Clinical Practice Evidence for Perampanel in Epilepsy Patients with Tumor Etiology
Abstract number :
3.211
Submission category :
4. Clinical Epilepsy / 4C. Clinical Treatments
Year :
2021
Submission ID :
1825926
Source :
www.aesnet.org
Presentation date :
12/6/2021 12:00:00 PM
Published date :
Nov 22, 2021, 06:51 AM
Authors :
Antonietta Coppola, MD - Epilepsy Centre, Department of Neuroscience, Odontostomatological and Reproductive sciences, Federico II University of Naples, Naples, Italy; Shuichi Izumoto - Department of Neurosurgery, Kindai University, Osaka-Sayama, Japan; Xiana Rodriguez-Osorio - Department of Neurology, Complexo Hospitalario Universitario de Santiago, Santiago, Spain; Tony Wu - Chang Gung Memorial Hospital Linkou Medical Center and Chang Gung University College of Medicine, Taoyuan, Taiwan; Wendyl D'Souza - Department of Medicine, St Vincent's Hospital Melbourne, The University of Melbourne, Victoria, Australia; Marta Maschio - Center for Brain Tumor-Related Epilepsy, UOSD Neuro-Oncology, I.R.C.C.S. Regina Elena National Cancer Institute, Rome, Italy; Samantha Goldman - Eisai Europe Ltd, Hatfield, Hertfordshire, UK; Mariana Valente Fernandes - Instituto Português de Oncologia de Lisboa, Lisbon, Portugal; Vicente Villanueva - Refractory Epilepsy Unit, Hospital Universitario y Politécnico La Fe, Valencia, Spain
Rationale: Patients with epilepsy with tumor etiology are typically excluded from epilepsy clinical trials. Real-world evidence from clinical practice studies is therefore required in order to inform treatment decisions in this patient group. Perampanel (PER) is a once-daily oral anti-seizure medication for focal-onset seizures, with or without focal to bilateral tonic-clonic seizures, and generalized tonic-clonic seizures. The purpose of this study was to assess the real-world effectiveness, safety and tolerability of PER when used in everyday clinical practice to treat patients with epilepsy with tumor etiology.
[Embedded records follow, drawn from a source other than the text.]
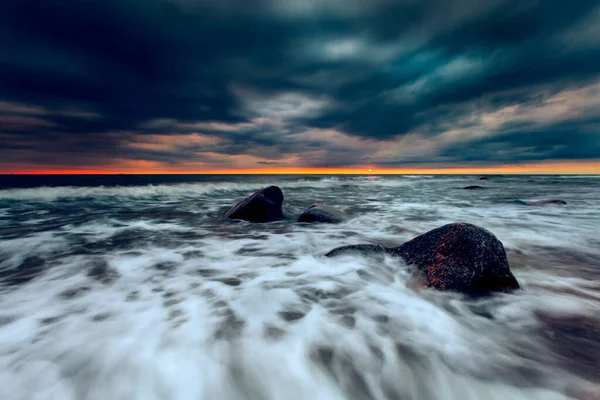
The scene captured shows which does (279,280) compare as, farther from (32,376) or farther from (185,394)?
(32,376)

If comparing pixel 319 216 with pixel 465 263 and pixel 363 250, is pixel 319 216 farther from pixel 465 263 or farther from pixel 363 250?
pixel 465 263

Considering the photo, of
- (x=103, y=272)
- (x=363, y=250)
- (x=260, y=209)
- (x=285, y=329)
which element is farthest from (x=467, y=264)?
(x=260, y=209)

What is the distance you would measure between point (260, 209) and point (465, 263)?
5869mm

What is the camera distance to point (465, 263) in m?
3.01

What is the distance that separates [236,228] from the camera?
23.2 feet

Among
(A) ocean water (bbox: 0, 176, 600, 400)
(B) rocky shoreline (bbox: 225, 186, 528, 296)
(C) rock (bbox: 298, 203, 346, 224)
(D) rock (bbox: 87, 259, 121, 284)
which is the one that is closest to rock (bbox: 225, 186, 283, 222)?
(C) rock (bbox: 298, 203, 346, 224)

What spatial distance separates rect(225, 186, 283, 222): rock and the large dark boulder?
17.2 feet

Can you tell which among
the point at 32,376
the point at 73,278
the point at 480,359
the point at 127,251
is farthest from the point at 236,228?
the point at 480,359

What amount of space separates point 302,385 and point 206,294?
68.2 inches

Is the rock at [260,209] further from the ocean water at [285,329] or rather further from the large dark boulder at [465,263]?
the large dark boulder at [465,263]

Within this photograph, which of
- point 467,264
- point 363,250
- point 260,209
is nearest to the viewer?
point 467,264

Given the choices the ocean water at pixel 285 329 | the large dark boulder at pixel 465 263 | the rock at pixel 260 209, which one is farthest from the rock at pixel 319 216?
the large dark boulder at pixel 465 263

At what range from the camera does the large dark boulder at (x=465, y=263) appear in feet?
9.59

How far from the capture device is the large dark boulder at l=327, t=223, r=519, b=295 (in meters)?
2.92
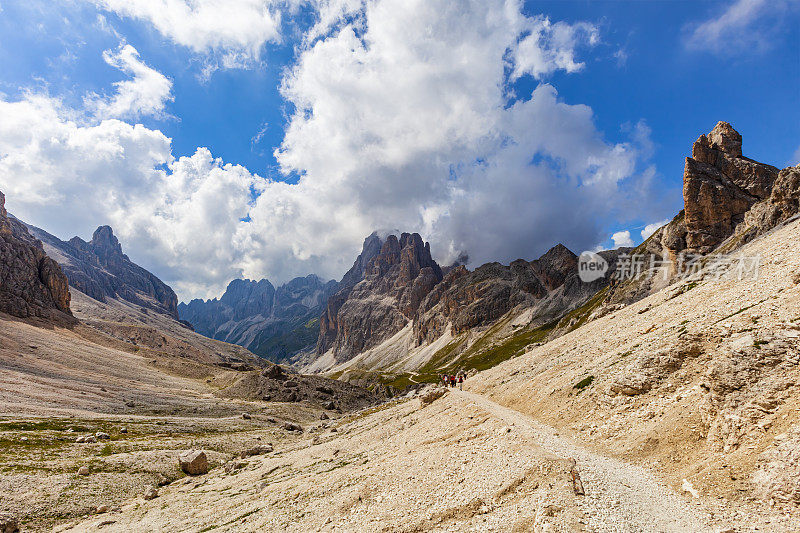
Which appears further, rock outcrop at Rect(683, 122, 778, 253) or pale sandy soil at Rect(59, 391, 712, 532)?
rock outcrop at Rect(683, 122, 778, 253)

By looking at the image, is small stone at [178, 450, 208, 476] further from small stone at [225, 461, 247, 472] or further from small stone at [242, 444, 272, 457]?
small stone at [242, 444, 272, 457]

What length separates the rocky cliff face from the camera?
15662 centimetres

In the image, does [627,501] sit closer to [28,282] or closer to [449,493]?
[449,493]

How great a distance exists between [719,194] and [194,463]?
193896 millimetres

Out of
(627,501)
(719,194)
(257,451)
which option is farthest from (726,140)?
(257,451)

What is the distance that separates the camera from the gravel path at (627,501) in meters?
12.4

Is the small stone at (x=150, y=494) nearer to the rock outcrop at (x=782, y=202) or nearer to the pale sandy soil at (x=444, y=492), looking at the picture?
the pale sandy soil at (x=444, y=492)

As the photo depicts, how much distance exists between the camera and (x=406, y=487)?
1994cm

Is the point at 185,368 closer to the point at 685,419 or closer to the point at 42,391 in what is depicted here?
the point at 42,391

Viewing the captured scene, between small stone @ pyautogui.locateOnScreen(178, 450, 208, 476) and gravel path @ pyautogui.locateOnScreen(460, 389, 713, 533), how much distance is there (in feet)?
144

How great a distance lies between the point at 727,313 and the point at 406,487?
28439 millimetres

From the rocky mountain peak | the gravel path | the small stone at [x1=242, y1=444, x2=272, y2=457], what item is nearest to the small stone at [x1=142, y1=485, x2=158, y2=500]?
the small stone at [x1=242, y1=444, x2=272, y2=457]

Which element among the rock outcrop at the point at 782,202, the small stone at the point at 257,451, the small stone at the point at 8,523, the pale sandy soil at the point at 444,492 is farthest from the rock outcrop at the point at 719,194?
the small stone at the point at 8,523

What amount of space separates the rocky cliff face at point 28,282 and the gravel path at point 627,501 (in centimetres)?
21627
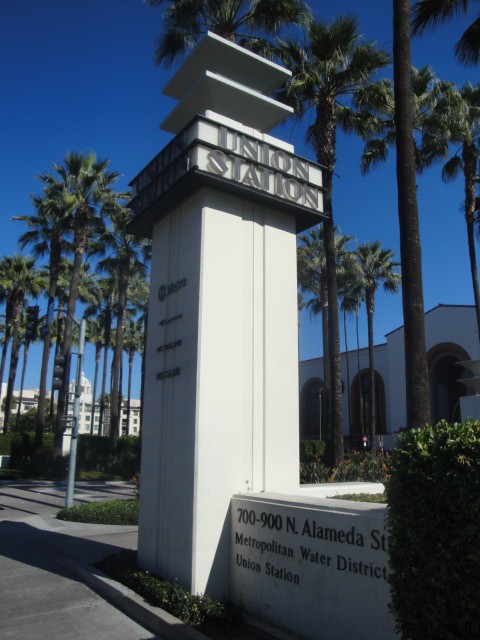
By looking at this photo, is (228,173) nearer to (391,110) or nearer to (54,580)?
(54,580)

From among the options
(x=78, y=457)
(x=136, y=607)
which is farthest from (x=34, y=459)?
(x=136, y=607)

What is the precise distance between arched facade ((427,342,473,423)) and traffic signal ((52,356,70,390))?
101 feet

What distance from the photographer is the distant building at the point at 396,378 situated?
130 ft

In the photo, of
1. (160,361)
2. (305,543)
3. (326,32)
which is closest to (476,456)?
(305,543)

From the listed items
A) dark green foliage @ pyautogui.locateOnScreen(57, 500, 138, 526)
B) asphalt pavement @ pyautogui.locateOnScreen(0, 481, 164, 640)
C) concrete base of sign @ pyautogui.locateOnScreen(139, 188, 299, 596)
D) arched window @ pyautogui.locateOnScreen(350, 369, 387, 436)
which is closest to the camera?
asphalt pavement @ pyautogui.locateOnScreen(0, 481, 164, 640)

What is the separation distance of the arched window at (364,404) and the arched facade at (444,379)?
→ 221 inches

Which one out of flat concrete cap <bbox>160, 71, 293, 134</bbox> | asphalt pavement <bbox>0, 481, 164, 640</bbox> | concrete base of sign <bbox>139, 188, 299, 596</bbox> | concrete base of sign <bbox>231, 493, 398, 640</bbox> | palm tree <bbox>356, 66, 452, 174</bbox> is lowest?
asphalt pavement <bbox>0, 481, 164, 640</bbox>

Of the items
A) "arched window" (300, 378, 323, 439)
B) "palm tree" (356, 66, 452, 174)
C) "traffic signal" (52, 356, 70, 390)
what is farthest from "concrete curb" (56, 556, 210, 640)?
"arched window" (300, 378, 323, 439)

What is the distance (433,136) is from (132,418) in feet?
545

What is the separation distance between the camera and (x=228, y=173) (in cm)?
759

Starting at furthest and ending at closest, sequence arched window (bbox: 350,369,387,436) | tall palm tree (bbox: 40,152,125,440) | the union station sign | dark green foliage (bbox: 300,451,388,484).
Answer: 1. arched window (bbox: 350,369,387,436)
2. tall palm tree (bbox: 40,152,125,440)
3. dark green foliage (bbox: 300,451,388,484)
4. the union station sign

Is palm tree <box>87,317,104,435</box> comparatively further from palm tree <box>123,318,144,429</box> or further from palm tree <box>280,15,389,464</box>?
palm tree <box>280,15,389,464</box>

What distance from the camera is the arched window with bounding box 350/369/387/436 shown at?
47.0 m

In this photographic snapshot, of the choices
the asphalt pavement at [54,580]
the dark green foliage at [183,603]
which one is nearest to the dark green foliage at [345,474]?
the asphalt pavement at [54,580]
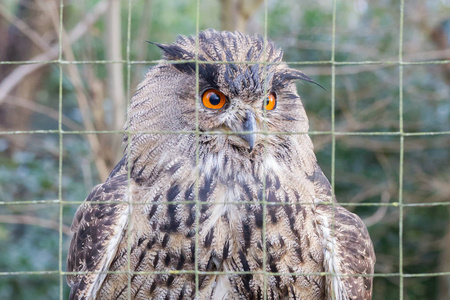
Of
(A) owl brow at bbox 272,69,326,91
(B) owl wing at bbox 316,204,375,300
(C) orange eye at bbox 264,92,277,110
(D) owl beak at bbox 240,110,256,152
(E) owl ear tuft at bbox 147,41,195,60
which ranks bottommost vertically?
(B) owl wing at bbox 316,204,375,300

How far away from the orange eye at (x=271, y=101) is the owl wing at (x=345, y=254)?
0.44m

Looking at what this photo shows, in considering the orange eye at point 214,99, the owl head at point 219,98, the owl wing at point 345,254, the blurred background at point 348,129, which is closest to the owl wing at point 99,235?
the owl head at point 219,98

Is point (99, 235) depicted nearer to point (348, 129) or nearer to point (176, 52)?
point (176, 52)

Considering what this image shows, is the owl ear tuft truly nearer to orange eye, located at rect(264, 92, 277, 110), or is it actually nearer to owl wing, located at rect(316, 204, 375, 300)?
orange eye, located at rect(264, 92, 277, 110)

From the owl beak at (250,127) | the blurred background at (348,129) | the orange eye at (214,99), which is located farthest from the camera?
the blurred background at (348,129)

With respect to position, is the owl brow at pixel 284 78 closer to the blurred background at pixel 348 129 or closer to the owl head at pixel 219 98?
the owl head at pixel 219 98

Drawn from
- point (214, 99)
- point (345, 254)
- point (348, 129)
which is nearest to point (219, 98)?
point (214, 99)

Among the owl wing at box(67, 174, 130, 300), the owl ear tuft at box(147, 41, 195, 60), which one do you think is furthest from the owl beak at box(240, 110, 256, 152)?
the owl wing at box(67, 174, 130, 300)

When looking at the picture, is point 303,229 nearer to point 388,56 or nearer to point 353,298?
point 353,298

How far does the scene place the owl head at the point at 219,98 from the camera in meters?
2.15

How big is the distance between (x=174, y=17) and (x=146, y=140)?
3.66m

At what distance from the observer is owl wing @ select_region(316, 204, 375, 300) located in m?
2.27

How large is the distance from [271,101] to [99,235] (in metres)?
0.83

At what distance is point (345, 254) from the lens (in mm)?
2326
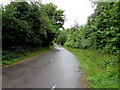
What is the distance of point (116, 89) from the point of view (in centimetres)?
531

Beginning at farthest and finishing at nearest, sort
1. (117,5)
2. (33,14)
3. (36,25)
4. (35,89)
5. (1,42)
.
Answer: (36,25) → (33,14) → (1,42) → (117,5) → (35,89)

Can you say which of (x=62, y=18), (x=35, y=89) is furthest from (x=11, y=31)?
(x=62, y=18)

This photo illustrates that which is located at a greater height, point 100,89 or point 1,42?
point 1,42

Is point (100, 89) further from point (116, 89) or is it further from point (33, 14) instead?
point (33, 14)

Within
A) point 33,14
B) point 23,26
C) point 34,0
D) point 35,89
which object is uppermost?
point 34,0

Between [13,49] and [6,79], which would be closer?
[6,79]

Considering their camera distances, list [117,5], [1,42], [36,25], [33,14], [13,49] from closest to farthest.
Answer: [117,5]
[1,42]
[13,49]
[33,14]
[36,25]

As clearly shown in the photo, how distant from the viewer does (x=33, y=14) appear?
17344 millimetres

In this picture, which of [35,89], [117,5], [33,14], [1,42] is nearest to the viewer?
[35,89]

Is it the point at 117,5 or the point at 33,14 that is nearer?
the point at 117,5

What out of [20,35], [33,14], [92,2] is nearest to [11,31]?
[20,35]

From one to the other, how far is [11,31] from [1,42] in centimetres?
157

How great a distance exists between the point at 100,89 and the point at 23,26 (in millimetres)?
11100

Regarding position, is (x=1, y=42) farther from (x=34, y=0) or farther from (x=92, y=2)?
(x=92, y=2)
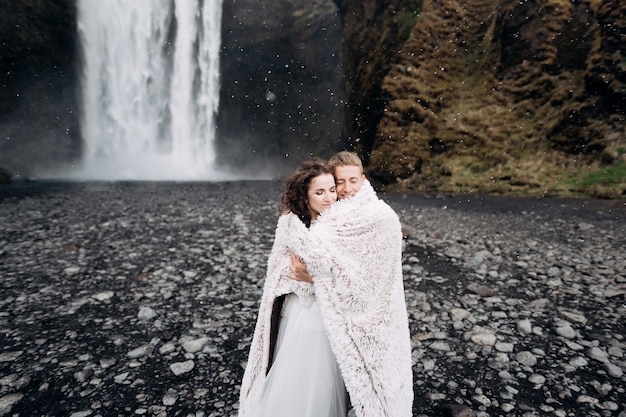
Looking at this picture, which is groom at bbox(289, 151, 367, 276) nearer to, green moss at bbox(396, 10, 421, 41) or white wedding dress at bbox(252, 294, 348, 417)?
white wedding dress at bbox(252, 294, 348, 417)

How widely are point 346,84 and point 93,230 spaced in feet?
79.6

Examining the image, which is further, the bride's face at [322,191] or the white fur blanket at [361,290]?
the bride's face at [322,191]

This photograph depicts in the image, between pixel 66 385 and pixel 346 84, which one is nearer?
pixel 66 385

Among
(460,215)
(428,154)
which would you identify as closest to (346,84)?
(428,154)

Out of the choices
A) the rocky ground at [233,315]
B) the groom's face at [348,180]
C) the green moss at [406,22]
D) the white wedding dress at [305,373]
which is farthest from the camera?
the green moss at [406,22]

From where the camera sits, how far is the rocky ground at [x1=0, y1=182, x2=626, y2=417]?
442 cm

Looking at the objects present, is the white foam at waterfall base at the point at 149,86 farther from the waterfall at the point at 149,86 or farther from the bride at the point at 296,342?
the bride at the point at 296,342

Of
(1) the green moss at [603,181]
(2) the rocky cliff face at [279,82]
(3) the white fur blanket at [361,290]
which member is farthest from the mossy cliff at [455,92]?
(3) the white fur blanket at [361,290]

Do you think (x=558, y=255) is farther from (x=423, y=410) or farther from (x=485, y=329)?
(x=423, y=410)

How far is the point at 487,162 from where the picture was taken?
66.1 ft

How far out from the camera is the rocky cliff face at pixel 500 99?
18.2 metres

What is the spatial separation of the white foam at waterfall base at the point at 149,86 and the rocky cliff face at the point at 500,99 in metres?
20.6

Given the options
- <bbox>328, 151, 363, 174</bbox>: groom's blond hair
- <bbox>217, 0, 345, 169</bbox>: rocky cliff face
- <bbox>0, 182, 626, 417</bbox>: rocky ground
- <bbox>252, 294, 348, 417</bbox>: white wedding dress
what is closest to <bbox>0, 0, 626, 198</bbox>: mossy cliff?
<bbox>0, 182, 626, 417</bbox>: rocky ground

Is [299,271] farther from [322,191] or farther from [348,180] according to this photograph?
[348,180]
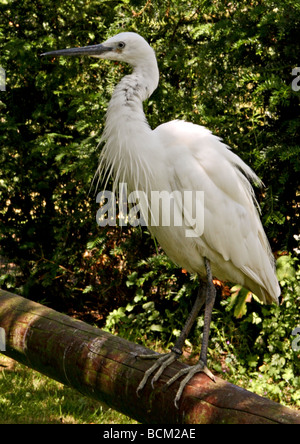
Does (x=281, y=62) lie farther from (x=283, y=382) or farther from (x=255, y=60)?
(x=283, y=382)

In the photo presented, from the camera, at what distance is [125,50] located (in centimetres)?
295

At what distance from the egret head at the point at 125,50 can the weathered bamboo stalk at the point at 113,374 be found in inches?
51.2

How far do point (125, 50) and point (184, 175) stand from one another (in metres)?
0.74

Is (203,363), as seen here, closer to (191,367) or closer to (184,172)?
(191,367)

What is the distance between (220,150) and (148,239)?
6.77 ft

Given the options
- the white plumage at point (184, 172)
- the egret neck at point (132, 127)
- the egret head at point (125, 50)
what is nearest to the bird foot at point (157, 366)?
the white plumage at point (184, 172)

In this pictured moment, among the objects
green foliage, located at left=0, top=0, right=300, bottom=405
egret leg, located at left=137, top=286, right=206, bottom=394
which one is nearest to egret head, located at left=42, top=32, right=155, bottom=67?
green foliage, located at left=0, top=0, right=300, bottom=405

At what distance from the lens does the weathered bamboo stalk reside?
6.42ft

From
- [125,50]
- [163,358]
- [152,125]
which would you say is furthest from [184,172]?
[152,125]

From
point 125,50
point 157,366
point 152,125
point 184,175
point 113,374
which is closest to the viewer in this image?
point 113,374

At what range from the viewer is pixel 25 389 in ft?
13.4

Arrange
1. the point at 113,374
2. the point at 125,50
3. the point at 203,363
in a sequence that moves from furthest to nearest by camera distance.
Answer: the point at 125,50 < the point at 203,363 < the point at 113,374

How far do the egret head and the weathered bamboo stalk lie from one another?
130 cm

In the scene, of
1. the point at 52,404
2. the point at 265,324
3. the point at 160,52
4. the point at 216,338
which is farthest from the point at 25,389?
the point at 160,52
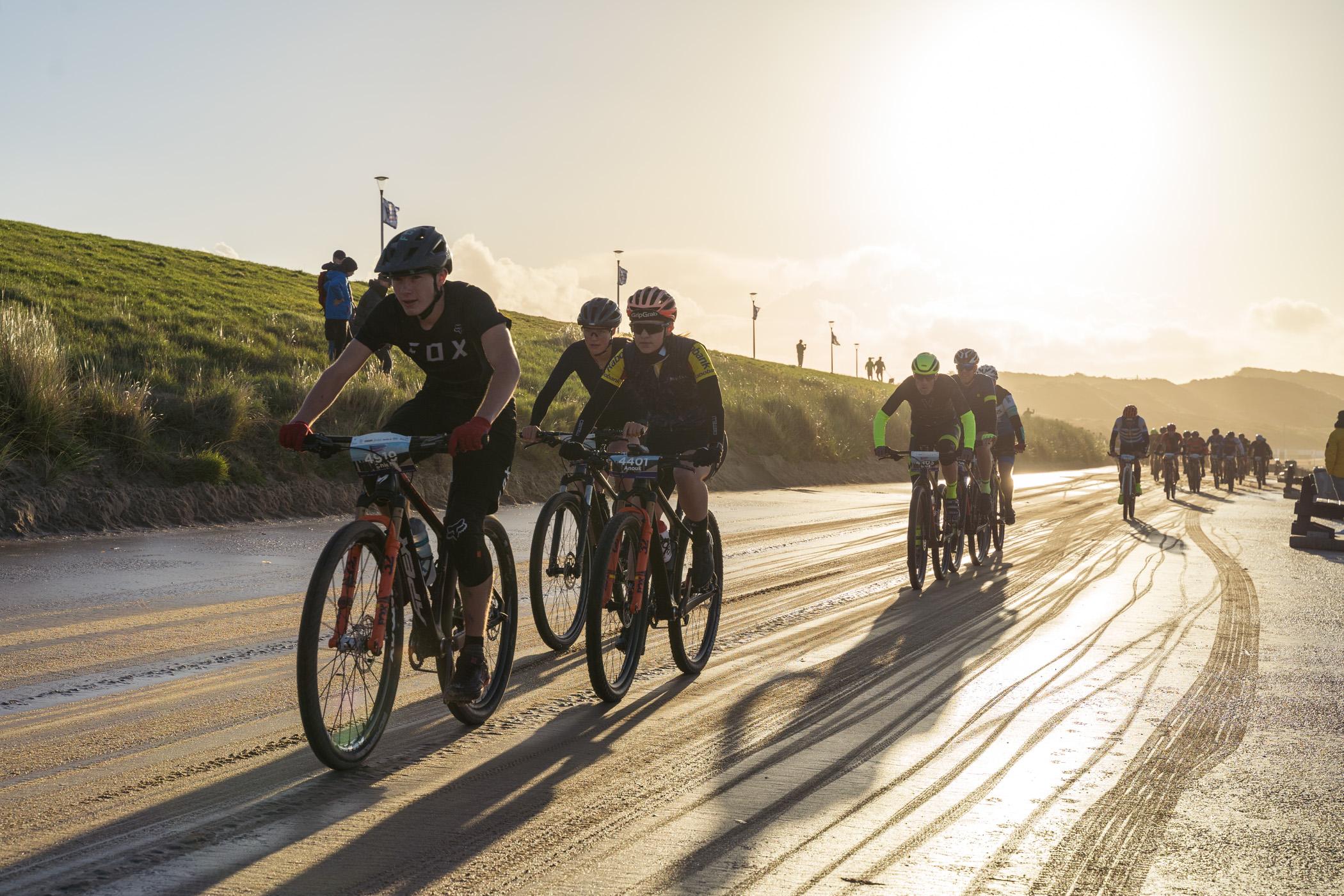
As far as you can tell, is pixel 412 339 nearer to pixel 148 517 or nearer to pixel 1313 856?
pixel 1313 856

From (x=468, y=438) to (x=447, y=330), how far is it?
0.77m

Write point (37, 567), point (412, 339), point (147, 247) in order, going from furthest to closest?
point (147, 247)
point (37, 567)
point (412, 339)

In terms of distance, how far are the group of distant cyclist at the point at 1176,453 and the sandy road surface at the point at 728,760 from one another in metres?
11.8

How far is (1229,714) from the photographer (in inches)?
219

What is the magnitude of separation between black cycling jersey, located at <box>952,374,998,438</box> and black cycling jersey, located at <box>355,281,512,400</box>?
8.96 m

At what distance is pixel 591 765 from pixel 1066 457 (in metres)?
55.6

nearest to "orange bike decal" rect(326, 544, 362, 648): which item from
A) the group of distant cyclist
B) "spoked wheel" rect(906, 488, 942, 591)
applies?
"spoked wheel" rect(906, 488, 942, 591)

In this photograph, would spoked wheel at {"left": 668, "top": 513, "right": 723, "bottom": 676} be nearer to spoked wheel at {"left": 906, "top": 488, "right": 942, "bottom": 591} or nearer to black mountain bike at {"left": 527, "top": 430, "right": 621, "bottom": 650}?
black mountain bike at {"left": 527, "top": 430, "right": 621, "bottom": 650}

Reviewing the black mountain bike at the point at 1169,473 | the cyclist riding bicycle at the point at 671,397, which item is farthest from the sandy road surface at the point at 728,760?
the black mountain bike at the point at 1169,473

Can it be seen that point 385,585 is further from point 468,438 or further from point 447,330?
point 447,330

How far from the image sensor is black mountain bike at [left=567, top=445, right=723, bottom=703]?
18.3 feet

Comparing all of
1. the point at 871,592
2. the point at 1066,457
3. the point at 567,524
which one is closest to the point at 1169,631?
the point at 871,592

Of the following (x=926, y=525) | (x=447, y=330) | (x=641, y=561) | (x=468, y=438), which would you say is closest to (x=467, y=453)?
(x=447, y=330)

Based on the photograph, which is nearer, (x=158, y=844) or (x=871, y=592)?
(x=158, y=844)
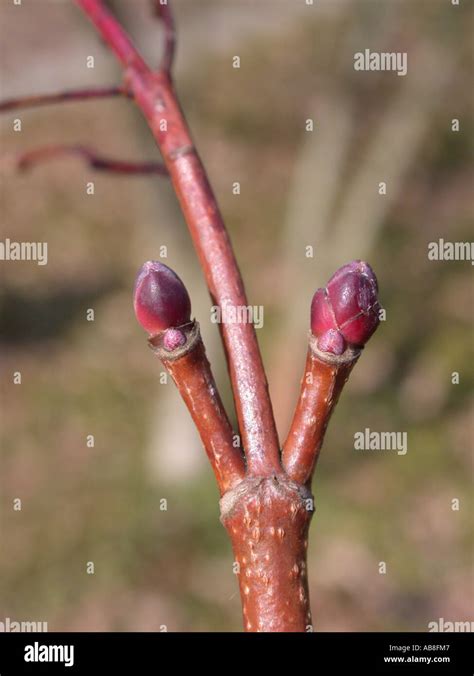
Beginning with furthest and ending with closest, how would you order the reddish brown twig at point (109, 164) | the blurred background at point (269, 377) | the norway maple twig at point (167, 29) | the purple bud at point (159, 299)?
the blurred background at point (269, 377)
the reddish brown twig at point (109, 164)
the norway maple twig at point (167, 29)
the purple bud at point (159, 299)

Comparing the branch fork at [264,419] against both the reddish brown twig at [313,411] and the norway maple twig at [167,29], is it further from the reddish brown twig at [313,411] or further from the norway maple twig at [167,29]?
the norway maple twig at [167,29]

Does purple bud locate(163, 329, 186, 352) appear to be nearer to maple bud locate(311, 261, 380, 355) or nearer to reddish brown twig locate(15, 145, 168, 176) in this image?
maple bud locate(311, 261, 380, 355)

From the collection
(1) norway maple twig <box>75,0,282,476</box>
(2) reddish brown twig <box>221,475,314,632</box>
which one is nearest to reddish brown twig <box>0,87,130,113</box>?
(1) norway maple twig <box>75,0,282,476</box>

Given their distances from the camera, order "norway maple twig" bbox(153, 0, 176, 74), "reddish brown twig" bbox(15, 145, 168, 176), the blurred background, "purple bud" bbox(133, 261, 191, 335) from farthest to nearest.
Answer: the blurred background → "reddish brown twig" bbox(15, 145, 168, 176) → "norway maple twig" bbox(153, 0, 176, 74) → "purple bud" bbox(133, 261, 191, 335)

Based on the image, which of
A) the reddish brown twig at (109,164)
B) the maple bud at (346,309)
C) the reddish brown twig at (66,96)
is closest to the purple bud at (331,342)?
the maple bud at (346,309)

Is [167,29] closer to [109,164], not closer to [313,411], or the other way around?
[109,164]

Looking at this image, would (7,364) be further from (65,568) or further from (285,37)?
(285,37)
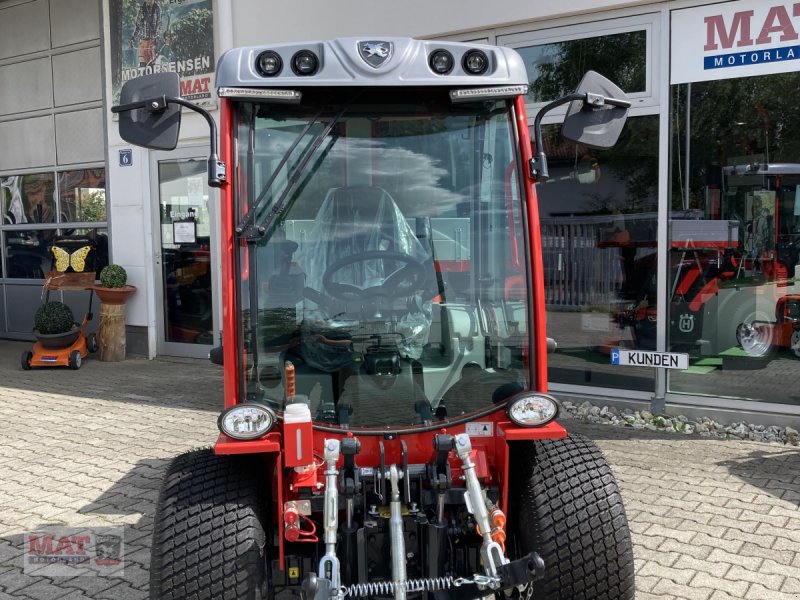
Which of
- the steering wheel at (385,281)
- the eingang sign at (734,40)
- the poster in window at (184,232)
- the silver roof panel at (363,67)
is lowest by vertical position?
the steering wheel at (385,281)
Methods: Patients with epilepsy with tumor etiology were identified from a pooled analysis of 44 prospective, retrospective and cross-sectional clinical practice studies/work groups. Retention was assessed after 3, 6 and 12 months of PER treatment. Effectiveness assessments comprised responder rate (≥ 50% seizure frequency reduction), seizure freedom rate (no seizures since at least the prior visit), and the proportions of patients with unchanged or worsening seizure frequency. Safety and tolerability were assessed by evaluating adverse events (AEs), psychiatric AEs, and AEs leading to discontinuation.
Results: A total of 127 patients with focal-onset and/or generalized-onset seizures with tumor etiology were identified (mean age, 46.6 years; 54.8% male; mean duration of epilepsy, 9.7 years). Seizure types at baseline were focal-onset only (97.6%), generalized-onset only (1.6%), and focal-onset and generalized-onset (0.8%). Mean (standard deviation) PER doses at baseline and last visit were 2.6 (1.4) and 5.8 (2.5) mg/day, respectively. Retention was assessed for 125 patients; effectiveness for 120 patients; safety and tolerability for 116 patients. At 3, 6 and 12 months, retention rates were 88.0% (110/125), 79.5% (97/122) and 65.3% (62/95), respectively. Reasons for discontinuation included AEs (16.8%) and lack of efficacy (5.3%). Mean (95% confidence interval) time under PER treatment was 11.0 (10.2–12.0) months. At the last visit (last observation carried forward), responder and seizure freedom rates were 66.9% and 34.2%, respectively, and the percentages of patients with unchanged or worsening seizure frequency were 15.3% and 6.8%, respectively (Figure). AEs were reported for 36.2% (42/116) of patients; the most frequently reported AEs were dizziness/vertigo (13.8%) and somnolence (9.5%) (Table). AEs led to discontinuation of 16.8% (16/95) of patients over 12 months and 13.0% (15/115) of patients experienced psychiatric AEs.
Conclusions: PER was effective and generally well tolerated when used to treat patients with epilepsy with tumor etiology in clinical practice.
Funding: Please list any funding that was received in support of this abstract.: Supported by Eisai.